Two o’clock in the morning.
I think reading James will make anyone a better writer, although I put down The Ambassadors yesterday morning, declaring it quite boring. I have to be in the right mood for it. Here it is the limbo time before Friday. No one said anything about having a band rehearsal this weekend, so I assume it won’t happen… I understand that cyber friendships are becoming more and more common in our culture, thus I guess there’s nothing wrong with accepting the changes wrought by technology. Two different therapists I had seemed to believe that internet relationships were invalid due to being somehow unreal, hence they were unhealthy. But these people were older and resistant to change. One of them insisted that body language was over fifty percent of communication between people, an opinion that I contested on the spot… Sometimes I used to summon the vision of D.H. Lawrence to decry the computer age, saying how unnatural it was, how it perverted our instincts, and so on. However, hardly anybody reads Lawrence anymore, as if he’d been a relic of the 1980’s curriculum. A month ago even I tried to read his poetry and was shocked by the pornography on every page. So I reckon that in the end, everyone must go with the flow and roll with the changes, or else get left behind.

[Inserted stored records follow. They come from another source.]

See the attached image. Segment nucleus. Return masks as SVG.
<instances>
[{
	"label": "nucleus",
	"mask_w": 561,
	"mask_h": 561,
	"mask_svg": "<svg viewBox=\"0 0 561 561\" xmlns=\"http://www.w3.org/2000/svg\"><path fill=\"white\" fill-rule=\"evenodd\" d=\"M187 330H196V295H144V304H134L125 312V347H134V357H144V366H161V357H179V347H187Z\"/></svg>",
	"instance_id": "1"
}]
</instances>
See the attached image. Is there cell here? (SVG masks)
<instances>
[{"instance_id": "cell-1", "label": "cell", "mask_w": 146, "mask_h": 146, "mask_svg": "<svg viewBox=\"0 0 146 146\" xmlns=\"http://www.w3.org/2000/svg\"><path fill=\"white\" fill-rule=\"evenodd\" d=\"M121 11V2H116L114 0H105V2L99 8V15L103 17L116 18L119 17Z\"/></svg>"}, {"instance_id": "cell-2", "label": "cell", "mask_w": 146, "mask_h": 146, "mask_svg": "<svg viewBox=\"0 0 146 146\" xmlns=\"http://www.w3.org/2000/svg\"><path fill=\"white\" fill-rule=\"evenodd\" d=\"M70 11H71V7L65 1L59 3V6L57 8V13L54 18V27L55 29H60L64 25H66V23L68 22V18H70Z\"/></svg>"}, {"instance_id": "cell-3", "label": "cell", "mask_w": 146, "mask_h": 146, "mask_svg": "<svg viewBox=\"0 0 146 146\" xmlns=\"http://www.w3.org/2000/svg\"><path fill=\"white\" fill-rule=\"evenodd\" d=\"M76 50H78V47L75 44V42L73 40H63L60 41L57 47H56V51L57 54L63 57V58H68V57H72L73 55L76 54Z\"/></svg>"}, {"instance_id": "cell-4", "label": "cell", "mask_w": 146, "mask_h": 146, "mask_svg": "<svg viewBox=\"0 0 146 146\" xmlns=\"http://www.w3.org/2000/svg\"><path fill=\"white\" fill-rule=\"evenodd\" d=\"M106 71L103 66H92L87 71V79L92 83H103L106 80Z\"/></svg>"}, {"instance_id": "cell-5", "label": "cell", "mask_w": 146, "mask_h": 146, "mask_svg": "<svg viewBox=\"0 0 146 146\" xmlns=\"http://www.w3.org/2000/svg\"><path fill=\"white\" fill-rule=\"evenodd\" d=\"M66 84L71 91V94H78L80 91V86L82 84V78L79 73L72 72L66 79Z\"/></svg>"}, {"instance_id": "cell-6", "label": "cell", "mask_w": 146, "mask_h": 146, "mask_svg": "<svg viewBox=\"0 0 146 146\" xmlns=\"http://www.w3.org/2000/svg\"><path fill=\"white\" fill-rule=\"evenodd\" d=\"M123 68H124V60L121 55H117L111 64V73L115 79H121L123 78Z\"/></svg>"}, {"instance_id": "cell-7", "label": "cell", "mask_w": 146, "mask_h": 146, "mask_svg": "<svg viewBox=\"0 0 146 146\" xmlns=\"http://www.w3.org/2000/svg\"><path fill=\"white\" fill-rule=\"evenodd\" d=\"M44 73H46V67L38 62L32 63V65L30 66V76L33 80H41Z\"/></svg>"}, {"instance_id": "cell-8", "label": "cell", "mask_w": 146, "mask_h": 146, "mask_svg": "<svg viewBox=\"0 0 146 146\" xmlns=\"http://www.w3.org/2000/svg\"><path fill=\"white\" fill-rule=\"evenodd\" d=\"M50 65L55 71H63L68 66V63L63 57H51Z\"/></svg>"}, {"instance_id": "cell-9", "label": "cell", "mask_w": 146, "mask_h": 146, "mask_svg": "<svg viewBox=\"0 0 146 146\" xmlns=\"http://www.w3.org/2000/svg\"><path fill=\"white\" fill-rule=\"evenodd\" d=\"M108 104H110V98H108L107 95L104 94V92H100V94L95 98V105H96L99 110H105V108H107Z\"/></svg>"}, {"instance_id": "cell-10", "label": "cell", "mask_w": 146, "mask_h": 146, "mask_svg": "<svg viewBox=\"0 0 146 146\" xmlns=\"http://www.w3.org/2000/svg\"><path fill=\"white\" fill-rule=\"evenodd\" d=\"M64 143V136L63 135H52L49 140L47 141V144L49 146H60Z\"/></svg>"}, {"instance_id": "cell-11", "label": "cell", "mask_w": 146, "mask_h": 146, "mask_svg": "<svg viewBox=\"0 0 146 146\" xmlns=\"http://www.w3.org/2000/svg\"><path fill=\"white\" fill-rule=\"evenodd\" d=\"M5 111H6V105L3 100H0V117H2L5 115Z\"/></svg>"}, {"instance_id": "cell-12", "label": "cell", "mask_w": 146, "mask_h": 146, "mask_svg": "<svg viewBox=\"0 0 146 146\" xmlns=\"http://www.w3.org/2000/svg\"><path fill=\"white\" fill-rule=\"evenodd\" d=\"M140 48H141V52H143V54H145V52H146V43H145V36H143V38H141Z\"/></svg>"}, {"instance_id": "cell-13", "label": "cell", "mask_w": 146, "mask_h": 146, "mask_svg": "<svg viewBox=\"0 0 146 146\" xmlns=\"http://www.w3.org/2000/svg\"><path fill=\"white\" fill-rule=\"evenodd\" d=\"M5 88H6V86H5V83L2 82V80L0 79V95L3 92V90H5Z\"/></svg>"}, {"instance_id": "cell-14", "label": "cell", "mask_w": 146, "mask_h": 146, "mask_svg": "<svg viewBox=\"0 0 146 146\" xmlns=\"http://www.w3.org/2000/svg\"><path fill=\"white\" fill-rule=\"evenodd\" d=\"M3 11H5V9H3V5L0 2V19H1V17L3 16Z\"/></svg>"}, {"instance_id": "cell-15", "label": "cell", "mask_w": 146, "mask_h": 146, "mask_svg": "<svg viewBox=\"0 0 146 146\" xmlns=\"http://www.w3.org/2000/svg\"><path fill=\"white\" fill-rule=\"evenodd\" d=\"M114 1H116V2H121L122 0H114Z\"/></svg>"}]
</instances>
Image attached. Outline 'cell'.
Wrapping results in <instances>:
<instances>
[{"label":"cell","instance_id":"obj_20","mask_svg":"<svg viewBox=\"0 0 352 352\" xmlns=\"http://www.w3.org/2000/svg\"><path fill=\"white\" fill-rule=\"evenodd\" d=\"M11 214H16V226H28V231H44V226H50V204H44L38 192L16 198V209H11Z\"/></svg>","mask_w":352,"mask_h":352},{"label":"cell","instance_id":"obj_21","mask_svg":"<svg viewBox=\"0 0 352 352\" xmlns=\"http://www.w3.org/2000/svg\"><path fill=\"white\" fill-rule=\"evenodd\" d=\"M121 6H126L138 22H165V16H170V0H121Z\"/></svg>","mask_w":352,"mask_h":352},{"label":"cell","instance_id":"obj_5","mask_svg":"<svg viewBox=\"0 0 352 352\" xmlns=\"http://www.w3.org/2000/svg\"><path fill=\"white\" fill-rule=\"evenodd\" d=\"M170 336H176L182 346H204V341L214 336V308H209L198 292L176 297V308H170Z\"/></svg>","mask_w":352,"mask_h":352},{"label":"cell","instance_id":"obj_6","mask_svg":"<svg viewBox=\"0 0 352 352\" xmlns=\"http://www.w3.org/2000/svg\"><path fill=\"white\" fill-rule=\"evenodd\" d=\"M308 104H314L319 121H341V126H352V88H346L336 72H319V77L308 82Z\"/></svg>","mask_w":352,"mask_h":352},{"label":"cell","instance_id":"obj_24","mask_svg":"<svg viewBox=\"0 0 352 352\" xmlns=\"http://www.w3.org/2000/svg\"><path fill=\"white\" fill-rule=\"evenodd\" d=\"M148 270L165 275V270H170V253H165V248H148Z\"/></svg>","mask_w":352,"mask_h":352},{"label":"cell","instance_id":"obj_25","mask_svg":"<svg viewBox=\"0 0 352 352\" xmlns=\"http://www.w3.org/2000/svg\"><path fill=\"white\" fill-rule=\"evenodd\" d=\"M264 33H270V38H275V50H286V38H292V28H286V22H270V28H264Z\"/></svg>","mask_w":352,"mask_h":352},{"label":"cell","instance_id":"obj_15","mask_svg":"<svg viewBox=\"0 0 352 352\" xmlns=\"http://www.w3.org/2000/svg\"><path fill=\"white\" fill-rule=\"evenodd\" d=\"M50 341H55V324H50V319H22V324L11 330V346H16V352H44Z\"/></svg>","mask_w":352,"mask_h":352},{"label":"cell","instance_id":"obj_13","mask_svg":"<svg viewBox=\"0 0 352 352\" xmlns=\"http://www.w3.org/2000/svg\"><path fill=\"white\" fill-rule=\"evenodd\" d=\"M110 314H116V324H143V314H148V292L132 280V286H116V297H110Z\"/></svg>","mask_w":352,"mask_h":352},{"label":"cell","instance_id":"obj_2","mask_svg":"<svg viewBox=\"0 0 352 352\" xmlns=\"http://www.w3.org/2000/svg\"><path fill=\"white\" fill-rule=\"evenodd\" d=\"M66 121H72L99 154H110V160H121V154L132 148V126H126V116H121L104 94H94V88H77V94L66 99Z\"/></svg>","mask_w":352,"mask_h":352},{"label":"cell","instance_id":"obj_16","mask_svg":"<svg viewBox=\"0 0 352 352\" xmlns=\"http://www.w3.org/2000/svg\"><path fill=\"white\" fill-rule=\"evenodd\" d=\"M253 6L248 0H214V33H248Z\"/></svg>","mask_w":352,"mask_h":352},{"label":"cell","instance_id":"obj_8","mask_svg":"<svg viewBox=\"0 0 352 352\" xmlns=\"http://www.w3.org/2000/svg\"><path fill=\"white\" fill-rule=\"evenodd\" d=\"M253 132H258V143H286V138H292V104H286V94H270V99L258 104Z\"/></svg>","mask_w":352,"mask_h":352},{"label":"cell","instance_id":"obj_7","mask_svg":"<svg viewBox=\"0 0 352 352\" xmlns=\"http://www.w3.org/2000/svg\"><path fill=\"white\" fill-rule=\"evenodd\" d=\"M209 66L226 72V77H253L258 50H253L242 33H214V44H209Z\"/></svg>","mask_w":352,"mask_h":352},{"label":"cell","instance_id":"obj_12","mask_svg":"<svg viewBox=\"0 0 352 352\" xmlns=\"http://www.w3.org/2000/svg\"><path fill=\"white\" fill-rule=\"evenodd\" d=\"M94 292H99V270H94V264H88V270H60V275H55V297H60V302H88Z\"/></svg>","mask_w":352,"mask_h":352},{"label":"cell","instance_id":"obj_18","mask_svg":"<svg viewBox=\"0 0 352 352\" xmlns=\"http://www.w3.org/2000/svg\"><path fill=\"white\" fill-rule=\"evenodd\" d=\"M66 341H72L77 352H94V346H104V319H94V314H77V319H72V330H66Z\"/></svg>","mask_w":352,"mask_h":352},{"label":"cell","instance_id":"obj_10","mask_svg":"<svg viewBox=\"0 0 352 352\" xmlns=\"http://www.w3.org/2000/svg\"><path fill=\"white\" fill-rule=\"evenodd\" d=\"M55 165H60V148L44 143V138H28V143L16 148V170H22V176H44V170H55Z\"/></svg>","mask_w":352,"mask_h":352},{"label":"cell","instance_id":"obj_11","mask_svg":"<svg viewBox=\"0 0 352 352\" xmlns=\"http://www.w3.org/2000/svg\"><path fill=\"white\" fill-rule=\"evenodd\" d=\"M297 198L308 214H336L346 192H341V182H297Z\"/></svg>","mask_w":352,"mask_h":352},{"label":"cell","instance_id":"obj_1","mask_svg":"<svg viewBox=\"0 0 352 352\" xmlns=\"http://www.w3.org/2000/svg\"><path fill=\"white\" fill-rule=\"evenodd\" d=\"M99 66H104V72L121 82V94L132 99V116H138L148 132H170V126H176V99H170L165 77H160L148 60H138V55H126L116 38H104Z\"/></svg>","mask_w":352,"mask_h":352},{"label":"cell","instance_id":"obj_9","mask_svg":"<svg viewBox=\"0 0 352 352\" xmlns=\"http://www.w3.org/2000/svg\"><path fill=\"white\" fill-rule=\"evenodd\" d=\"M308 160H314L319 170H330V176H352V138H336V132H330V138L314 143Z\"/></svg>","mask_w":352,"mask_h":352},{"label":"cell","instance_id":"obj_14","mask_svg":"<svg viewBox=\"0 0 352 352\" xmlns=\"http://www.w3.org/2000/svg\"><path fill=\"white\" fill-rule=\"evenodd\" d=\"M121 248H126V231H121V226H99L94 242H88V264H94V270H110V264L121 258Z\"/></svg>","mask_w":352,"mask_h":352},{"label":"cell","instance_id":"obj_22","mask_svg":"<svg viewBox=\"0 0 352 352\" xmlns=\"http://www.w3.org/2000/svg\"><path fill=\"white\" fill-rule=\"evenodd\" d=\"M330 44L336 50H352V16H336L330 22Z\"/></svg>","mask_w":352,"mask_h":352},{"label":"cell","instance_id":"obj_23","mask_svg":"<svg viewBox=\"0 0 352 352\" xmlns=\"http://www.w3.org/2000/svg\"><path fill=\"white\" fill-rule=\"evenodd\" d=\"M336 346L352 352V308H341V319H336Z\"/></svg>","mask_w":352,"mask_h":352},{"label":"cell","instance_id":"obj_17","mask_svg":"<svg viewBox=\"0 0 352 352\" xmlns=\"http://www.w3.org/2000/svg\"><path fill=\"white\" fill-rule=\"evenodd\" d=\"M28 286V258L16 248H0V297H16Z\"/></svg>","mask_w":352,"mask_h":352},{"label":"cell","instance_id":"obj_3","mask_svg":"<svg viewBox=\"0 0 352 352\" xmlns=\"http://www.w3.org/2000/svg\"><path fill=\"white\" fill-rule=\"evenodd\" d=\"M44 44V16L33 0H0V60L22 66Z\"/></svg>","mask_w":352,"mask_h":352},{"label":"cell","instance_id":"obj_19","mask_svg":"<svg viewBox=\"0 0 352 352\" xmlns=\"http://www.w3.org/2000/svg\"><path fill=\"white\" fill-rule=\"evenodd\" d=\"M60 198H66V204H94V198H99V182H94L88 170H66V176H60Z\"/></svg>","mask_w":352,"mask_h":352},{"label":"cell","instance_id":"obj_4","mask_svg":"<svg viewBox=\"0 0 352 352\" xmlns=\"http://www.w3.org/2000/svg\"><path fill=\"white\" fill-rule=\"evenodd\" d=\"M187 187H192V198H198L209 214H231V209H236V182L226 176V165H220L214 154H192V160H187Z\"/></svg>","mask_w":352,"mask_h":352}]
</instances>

Life is strange. If you don’t drink, it’s even stranger. Apparently someone stole a letter from my mailbox a few months ago and used my identity to try to get a refund from the IRS. I don’t know how long it will take to sort the whole thing out, but there’s only so much I can do each day. The days when people were honest and trustworthy seem to be over. I know I sound like an old fogy saying this. A couple of factors are involved in our decline: the failure of the education system and our dependence on machines. Nobody knows anything anymore off the top of their head, and people can’t think their way out of a paper bag. It’s as though we externalized our minds to cyberspace and then forgot how to use our heads. But in doing this, we’ve sacrificed our own souls, given ourselves over to an alien power and left our fates up to it. As if the machines could be more intelligent than humankind; but this will prove to be a fatal fallacy for us. It tempts me to go throw my iPad in the Willamette River. Short of this, there must be something we can do to correct the course we’re on. Crack a book, maybe, preferably something by D.H. Lawrence, or anything organic and healthy.